• **Brief 1**
Rewrite the paragraph beginning "My two fellow football refugees" from the Knaypa restaurant review as a shorter paragraph that keeps its main facts.
• **Brief 2**
List each starter ordered in the Knaypa restaurant review, along with its price.
• **Brief 3**
Pick up the Knaypa restaurant review after its final sentence and carry it on from there.

• **Excerpted passage**
|Polish Delicacies Make For Delicious Dining|
A vegetarian, a coeliac and a weight watcher try out The Knaypa
It’s Wednesday morning and we’re having breakfast which I decide it’s the best time to broach babysitting issues.
“I’ve got a table booked at Knaypa this evening,” I announce to which my husband enthusiastically responded “Great!”
Genuinely concerned about making him feel unwanted I say gently, “Well actually I was planning on going with someone else.”
“Well I’m not going anywhere, the football’s on and now I don’t have to worry about having to entertain you,” he says as he leaves for work with the air of a man who’s just cracked world peace.
The reason I felt bad - got over that one quickly - about going to Knaypa without him was that he had wanted to go to the King Street restaurant ever since one of his colleagues had raved about it. I admit I was surprised as, let's be honest, Polish food doesn’t immediately spring to mind when thinking about fine dining.
My two fellow football refugees and I discovered an eclectically styled restaurant with a large wooden sign displaying a large glass of beer on the exterior which gave no clue to the décor within. Black wallpaper, a curvaceous purple ceiling and high back red leather chairs give the restaurant almost a ‘night-clubby’ feel (not going to make any jokes about pole dancing!) but that could have been the too-loud music. ‘Annie’s after dark’ is perhaps the best way of describing it.
The menu is confusing but certainly authentic. Our very sweet waitress was again authentic but spent most of the evening confused with language proving a tricky hurdle. We did struggle with the menu, which was perhaps not ideal for a vegetarian, a coeliac and a weight watcher, but that was where the frustration ended.
To start we ordered Borscht - a cold beetroot soup with mushroom ravioli (£4.59), Pierogi – small parcels of (we think) pasta with sauerkraut and mushrooms (£4.49) and herrings with sour cream and onions (£4.29).
An amuse bouche, of what we guessed was a Polish style pate, arrived with bread to keep us going while we waited for our starters. It smelt delicious and the tiny bit I ate was not bad but, forgive me, that was all I could do with something that advertised the fact that it contained double fried lard. Like the restaurant’s exterior, this dish gave no hint at the delight that was to come.

Items from a dataset
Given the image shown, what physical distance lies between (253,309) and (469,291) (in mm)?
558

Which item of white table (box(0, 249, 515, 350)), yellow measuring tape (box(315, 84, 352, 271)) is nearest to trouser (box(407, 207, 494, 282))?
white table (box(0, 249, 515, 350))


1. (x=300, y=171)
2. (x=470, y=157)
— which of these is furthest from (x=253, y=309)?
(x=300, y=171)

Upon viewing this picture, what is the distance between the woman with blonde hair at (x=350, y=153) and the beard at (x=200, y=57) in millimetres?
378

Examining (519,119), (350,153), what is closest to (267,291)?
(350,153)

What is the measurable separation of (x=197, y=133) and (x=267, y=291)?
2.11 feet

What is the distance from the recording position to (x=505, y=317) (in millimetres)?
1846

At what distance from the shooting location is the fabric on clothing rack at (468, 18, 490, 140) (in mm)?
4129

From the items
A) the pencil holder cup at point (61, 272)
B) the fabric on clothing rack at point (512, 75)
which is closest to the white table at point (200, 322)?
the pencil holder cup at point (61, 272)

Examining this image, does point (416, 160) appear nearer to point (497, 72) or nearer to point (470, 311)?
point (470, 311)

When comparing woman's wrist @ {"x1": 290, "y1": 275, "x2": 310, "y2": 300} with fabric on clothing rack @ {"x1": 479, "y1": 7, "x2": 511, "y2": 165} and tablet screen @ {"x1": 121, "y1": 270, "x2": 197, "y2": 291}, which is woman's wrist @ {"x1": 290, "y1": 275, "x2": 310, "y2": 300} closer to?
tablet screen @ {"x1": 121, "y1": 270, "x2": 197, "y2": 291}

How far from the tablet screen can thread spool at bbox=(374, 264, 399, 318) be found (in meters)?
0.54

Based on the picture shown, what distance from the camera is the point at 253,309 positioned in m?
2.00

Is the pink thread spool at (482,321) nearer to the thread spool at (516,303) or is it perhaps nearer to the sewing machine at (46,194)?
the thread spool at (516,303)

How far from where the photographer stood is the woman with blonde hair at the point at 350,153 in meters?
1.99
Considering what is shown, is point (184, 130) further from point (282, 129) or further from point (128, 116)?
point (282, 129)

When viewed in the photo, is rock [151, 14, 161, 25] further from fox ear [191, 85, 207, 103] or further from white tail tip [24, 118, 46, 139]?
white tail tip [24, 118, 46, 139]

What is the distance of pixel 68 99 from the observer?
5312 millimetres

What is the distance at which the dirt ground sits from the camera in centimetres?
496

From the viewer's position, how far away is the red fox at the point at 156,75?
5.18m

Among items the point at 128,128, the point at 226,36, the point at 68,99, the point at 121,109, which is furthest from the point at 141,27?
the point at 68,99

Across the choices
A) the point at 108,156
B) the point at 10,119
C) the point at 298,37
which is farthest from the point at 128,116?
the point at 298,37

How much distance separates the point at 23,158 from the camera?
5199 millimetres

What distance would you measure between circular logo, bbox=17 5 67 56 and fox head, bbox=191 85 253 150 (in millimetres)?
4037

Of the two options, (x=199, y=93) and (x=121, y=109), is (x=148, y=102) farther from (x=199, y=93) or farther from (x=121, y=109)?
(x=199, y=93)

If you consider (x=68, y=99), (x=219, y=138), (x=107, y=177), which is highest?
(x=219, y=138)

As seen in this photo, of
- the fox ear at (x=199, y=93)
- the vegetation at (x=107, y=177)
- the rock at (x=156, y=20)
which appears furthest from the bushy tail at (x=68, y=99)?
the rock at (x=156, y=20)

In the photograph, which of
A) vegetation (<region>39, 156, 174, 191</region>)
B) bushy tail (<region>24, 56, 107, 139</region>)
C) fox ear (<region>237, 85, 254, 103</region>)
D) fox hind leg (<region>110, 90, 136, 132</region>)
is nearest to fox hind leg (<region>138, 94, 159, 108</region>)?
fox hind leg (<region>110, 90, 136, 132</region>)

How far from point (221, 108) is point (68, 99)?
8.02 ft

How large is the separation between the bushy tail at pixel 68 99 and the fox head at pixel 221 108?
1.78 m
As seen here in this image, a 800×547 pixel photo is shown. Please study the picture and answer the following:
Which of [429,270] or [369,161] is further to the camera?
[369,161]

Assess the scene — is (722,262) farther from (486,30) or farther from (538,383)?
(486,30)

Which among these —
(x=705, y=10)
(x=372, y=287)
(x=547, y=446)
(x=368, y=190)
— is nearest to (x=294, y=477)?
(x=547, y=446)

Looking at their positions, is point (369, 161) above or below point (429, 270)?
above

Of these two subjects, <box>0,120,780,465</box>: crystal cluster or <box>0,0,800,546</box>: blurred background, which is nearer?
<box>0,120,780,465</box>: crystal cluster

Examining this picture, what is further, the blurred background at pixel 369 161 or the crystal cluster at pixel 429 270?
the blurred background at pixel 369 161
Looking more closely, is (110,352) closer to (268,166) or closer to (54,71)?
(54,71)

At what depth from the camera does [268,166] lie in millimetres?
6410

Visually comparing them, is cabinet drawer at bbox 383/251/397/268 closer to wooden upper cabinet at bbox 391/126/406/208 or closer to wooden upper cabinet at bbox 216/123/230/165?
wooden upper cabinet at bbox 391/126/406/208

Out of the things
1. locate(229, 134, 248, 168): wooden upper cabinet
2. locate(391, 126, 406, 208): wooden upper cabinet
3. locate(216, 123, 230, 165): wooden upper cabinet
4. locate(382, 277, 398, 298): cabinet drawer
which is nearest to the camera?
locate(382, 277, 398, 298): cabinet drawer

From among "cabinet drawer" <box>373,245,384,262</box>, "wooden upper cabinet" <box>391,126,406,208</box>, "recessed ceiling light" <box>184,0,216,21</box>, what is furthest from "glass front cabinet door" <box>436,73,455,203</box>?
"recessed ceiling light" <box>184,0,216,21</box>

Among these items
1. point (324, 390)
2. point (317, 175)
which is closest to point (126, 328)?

• **Task result 1**
The writer and two companions found an eclectically styled restaurant. Its large wooden sign showing a glass of beer gave no clue to the décor inside. Black wallpaper, a curvaceous purple ceiling and high-back red leather chairs gave the place almost a nightclub feel, though the too-loud music may have added to that. The writer calls it "Annie's after dark."

• **Task result 2**
- Borscht, a cold beetroot soup with mushroom ravioli: £4.59
- Pierogi, small parcels of (we think) pasta with sauerkraut and mushrooms: £4.49
- Herrings with sour cream and onions: £4.29

• **Task result 3**
All three starters arrived well presented; especially the Pierogi which we decided was the prettiest plate we’d seen in a while. What struck all three of us was the quality of the ingredients. Much to many people’s disgust, I’m a great fan of herrings and these were easily the best I’d had in memory. Again with the Pierogi from the filling to the sauce it was very good as was the beetroot soup.
The mains again were a great treat. I was drawn to the veal rump with fried cabbage (£11.99) because of its simplicity and very happy I was. Again it was not just the preparation and presentation of the dish but the quality of the meat that made it what it delicious.
The slow cooked pork shank with pureed potatoes (£9.99) was sublime as was the stack of cheese and spinach potato cakes (£7.49) so vast they went unfinished. I’ve just realised they didn’t make it into the doggy bag my petite friend usually takes home to her husband. A real shame, he would have loved them as much as she did.
We really didn’t need to, certainly had no space for, but went ahead and ordered a baked traditional cheesecake (£3.99) and crepes with whipped cream and berries (£3.99) to share for dessert. Again quality of ingredients and presentation made both very enjoyable and did much to detract from the guilt of gorging on such richness.
Two bottles of Pino Grigio (£16.50) brought the final bill to £86.82.
Knaypa has a website www.theknaypa.co.uk which I feel doesn’t do the restaurant great service but gives an idea of what’s on offer.
Well worth a visit.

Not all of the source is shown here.